Thursday, November 19, 2009

Christmas Carol'd at the Performance Network Theater - November 19, 2009

There have been so many adaptations of Charles Dickens' classic, A Christmas Carol, from operas and radio programs to films and recordings.  In anticipation of seeing this play, I watched the movie Scrooged last night.  I never tire of that movie, and Bill Murray couldn't be any better as the cynicism-saturated and morally-bereft corporate goon version of Scrooge.

Scrooge and Jacob Marley's Ghost

Tonight was the opening performance of Christmas Carol'd, written by Joseph Zettelmaier. As always, the set was composed very cleverly.  As I've noted previously, the minimalist approach is always necessary due to space limitations. But production after production, the set designer and lighting designer both refine the technique of what a suggestion here or a bit of strategic lighting there can do to create multiple settings.  Center stage served multiple purposes from being a place for carolers to gather on a London street to later become the entrance to Scrooge's home and then even later, a dining room where a family supped.

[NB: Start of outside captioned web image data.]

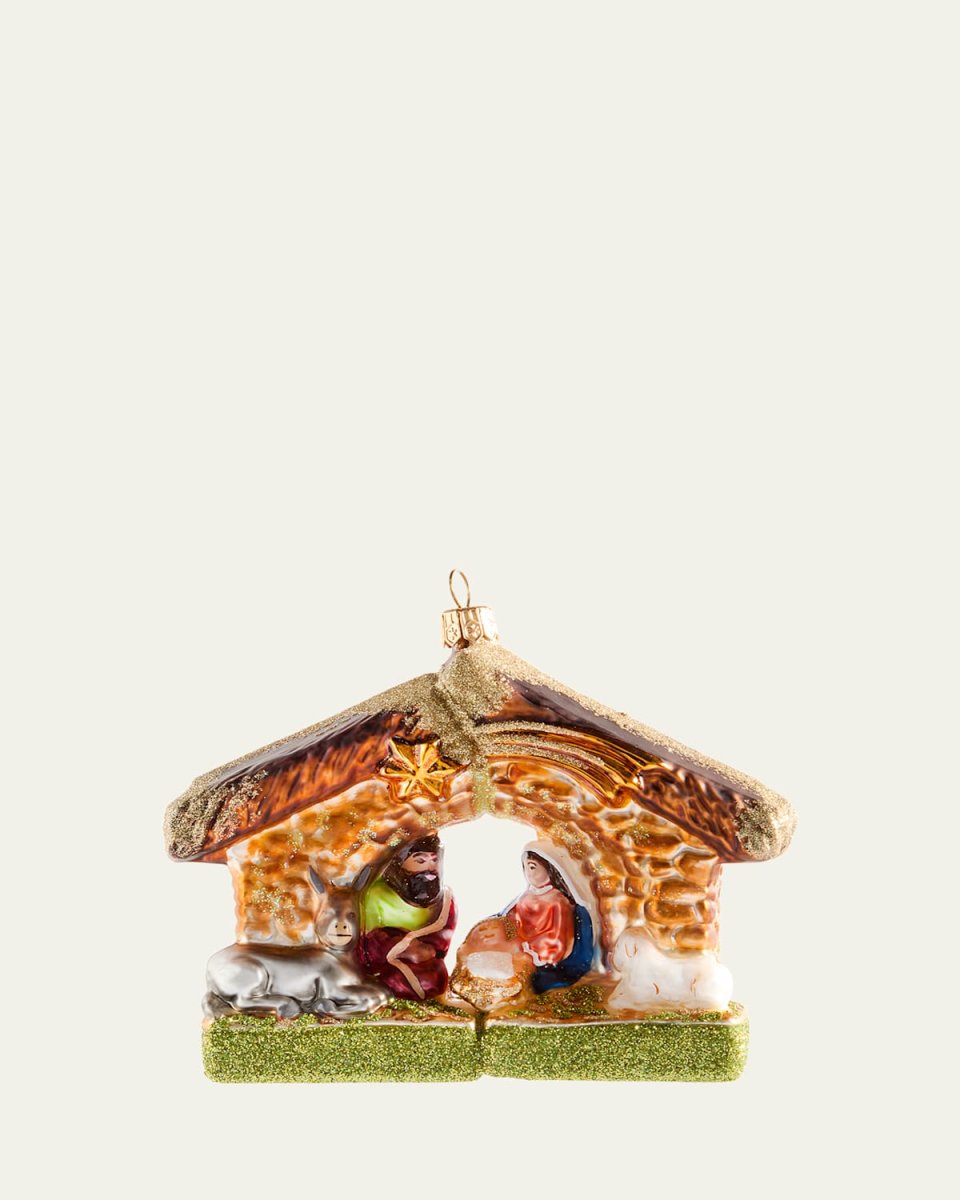 Nativity Scene Christmas Ornament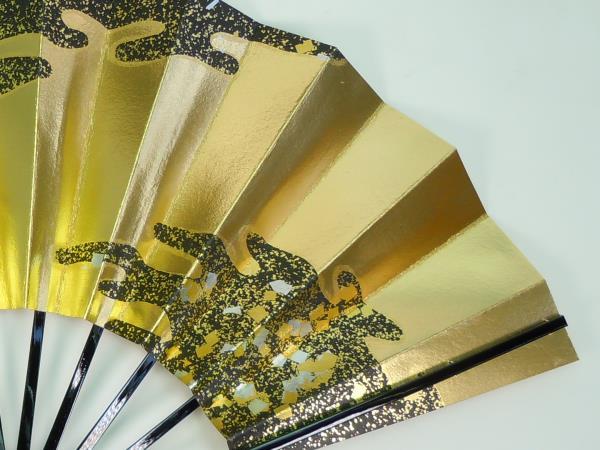 8119, Mai fan Japan dancing,.. for 29cm gold * black black paint . capital fan box none 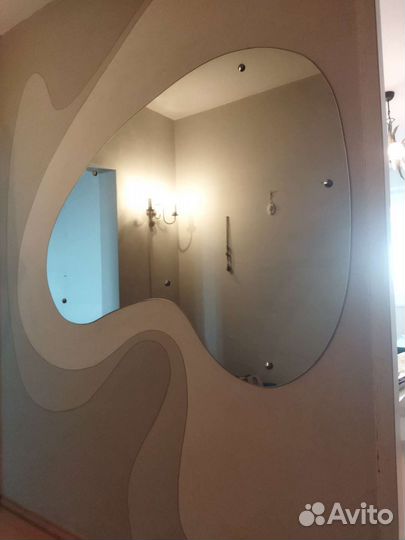 Зеркало фигурное современное 150#115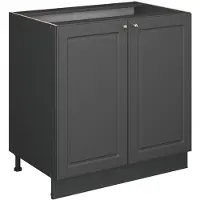 Vicco Mobiletto base cucina Fame-Line Oro-antracite country/Antracite 80 cm senza piano di lavoro, Model 56740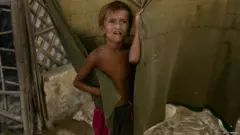 બાંગ્લાદેશના કૉક્સ બજારમાં એક બાળક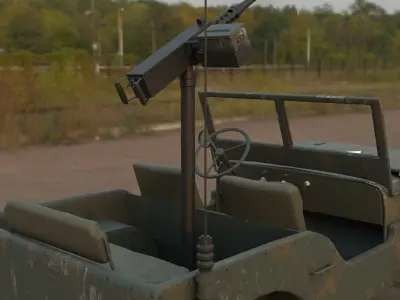 jeep millitary 3D model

Technical details such as the sound effects were also well done.  In another minimalist gesture, coconut shell halves were clapped together rhythmically to simulate the clopping of horse hooves.  This was done by a performer as she strolled across the set.  I found this “open” display to be an unusual but nice touch, a way of including the audience.  Another “open” display and an especially clever special effect  was the first appearance of Jacob Marley.  As Scrooge approached his home, on the other side of the door, the audience could plainly see that one of the actors was pressing his face against a flexible screen.  It looked as though a profile of a featureless face was protruding through the space where the little door window should have been.  It was very effective.  Attention to detail was evident, as usual, from the costumes to the "cobblestone" streets to such period implements as inkwells and lampposts.

The Ghost of Christmas Past

The story was narrated in turns and sometimes jointly by the four performers who filled over forty roles and who first appear to the audience as four carolers.  The fifth actor who plays Scrooge was the only one who remained in character throughout the play.  The "carolers", due to the demands of the script, would frequently break out of character very quickly to flawlessly inhabit their next character.  The interactions between characters, especially the dialogue, were often fast-paced but seamless.  Scrooge, played by John Siebert, effectively displayed the range of emotions that besets his character as the story progresses.  I have seen Siebert in other roles at this theater, and regardless whether he has a minor role or a leading one such as in this play, he always delivers admirably in his somewhat understated manner.

One device that I especially liked was when the four narrators would each recite a word, one after another, sequentially, to complete a sentence.    It is a very effective way to show cohesiveness, that they were of one mind - clever and enjoyable to watch when done well as it was here. It has an unusual lilting quality that catches the audience's attention.

For the most part, this version of A Christmas Carol remained fairly true to the original story.  There were some scenes included that were part of the original story that are not very often seen in most other versions. One such scene was when Scrooge's unexpected death gives an impoverished couple a financial reprieve. It did seem to add a bit of depth to the story.

Scrooge and the Ghost of Christmas Present

With all that was masterfully done, still there were some flaws.  Some of the sound effects such as the ringing of a loud bell were performed as dialogue was being spoken and therefore only the bell was heard.  At other times, dialogue or narration was diminished due to inarticulation.  This was due to rapid-fire speech done in an affected English accent in some cases.  Also, the script itself suffered.  In the original story, there was a bit of silly debate about why the phrase is "deader than a doornail" when other things such as a coffin nail might be considered more fitting.  In that vein, the playwright chose to expand that theme by having the carolers engage in a debate about whether Scrooge eyes were more ferret-like or ape-like.  It was horribly nonsensical.

I think I might have also been disappointed somewhat because of the way it was promoted.  It had been described as “funny and inventive” but it was not any more humorous than Dickens’ original version.  I thought “inventive” also referred to the dialogue and had expected a considerable amount of witty banter.  The production was inventive in many ways but the actual script remained fairly close to the original story and that which would have been perfectly fine if I hadn’t had different expectations

So, do I recommend it?  Yes!  But I would say to expect a very traditional rendition of the story which is still pretty wonderful.

Scrooge and the Ghost of Christmas Yet to Come

Update:   November 30, 2009
I ran into a friend the next morning who works as a sound technician for the Performance Network when musicals are performed.  When I mentioned some of the problems of the performance, he said that first nights were always difficult.  Later when some of the members of the Performance Network staff were promoting the play at the Barnes and Noble on Washtenaw, one of the young women said that it had continued to be a work in progress with the playwright in attendance to make adjustments along with the director.  I will make another update as I hear from others who plan to attend a few weeks after my visit.  Perhaps with a future production, I’ll make a point of attending after the play has run for at least two weeks.